**Provided passage:**

NOTE: Today’s blog is a little different from my usual writings about the garden and the environment, but I felt this topic needed exposure. I hope you agree.
Rock Center with Brian Williams presented a compelling show the other night about babies being born addicted to prescription drugs. “Prescription pill epidemic impacts babies of addicted moms” shows the real life horror popping up all across the country. We associate addicts and drug dealers with back alley and parking lot buys. We imagine dark rooms and dirty drug dealers dispensing their wares to the wasted and head-nodding addict.
The reality of this epidemic is even more frightening as I recently learned on a visit to the emergency room.
Two hours later, I still lay in my cubicle awaiting transit for the scans.

**What is needed:**
Pick up the blog post about the prescription pill epidemic and continue it from its last sentence.

**Data segment:**
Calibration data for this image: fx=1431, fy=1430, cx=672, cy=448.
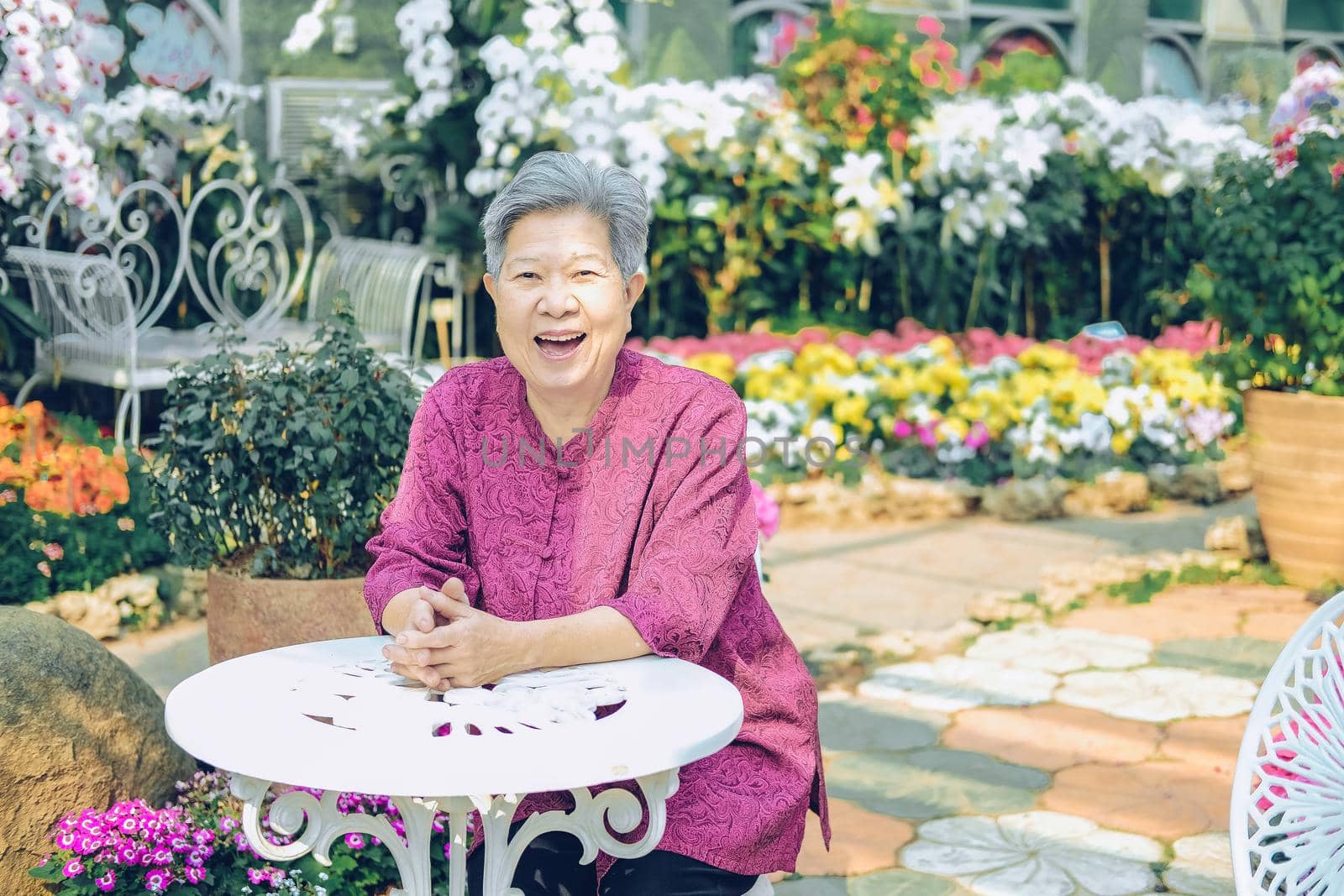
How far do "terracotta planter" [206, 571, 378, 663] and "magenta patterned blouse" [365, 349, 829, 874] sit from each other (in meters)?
0.76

**Result:**
The nurse brought me a Percocet, which is oxycodone with acetaminophen. Thirty minutes later, I was wheeled to the CAT scan room. As the nurse wheeled me back to the cubicle and my waiting cubicle, my head screamed while the nurse attempted jokes. I couldn’t laugh something I do quite regularly. “I’m usually the life of the party,” I said to my nurse.
“Sure you are,” he said as he patted my shoulder.
“No, she really is,” my husband said.
The doctor entered and told me the scans were almost ready for her to read.
“Did the Percocet work?” she asked.
I shook my head.
Fifteen minutes later, I saw patterns on the wall and fireworks on my husband’s face.
“You don’t see that?” I asked him.
“No, and you’re not making any sense right now,” he said. “How’s your head?”
I moved my head from side to side only to feel the same piercing stab as before. I could have been pounding a stake into my right eyebrow and not known the difference.
“Still there, but who cares?”
The doctor came into the room.
“There’s nothing on the scan. Your sinuses are clear, too. You’re probably just having a migraine. Did the medications work?”
“Not a bit, but with all these drugs in me, I don’t care anymore,” I said.
“We’re going to send you home and send the tests and results to your doctor,” she said. “Do you want me to write you a prescription for Percocet?”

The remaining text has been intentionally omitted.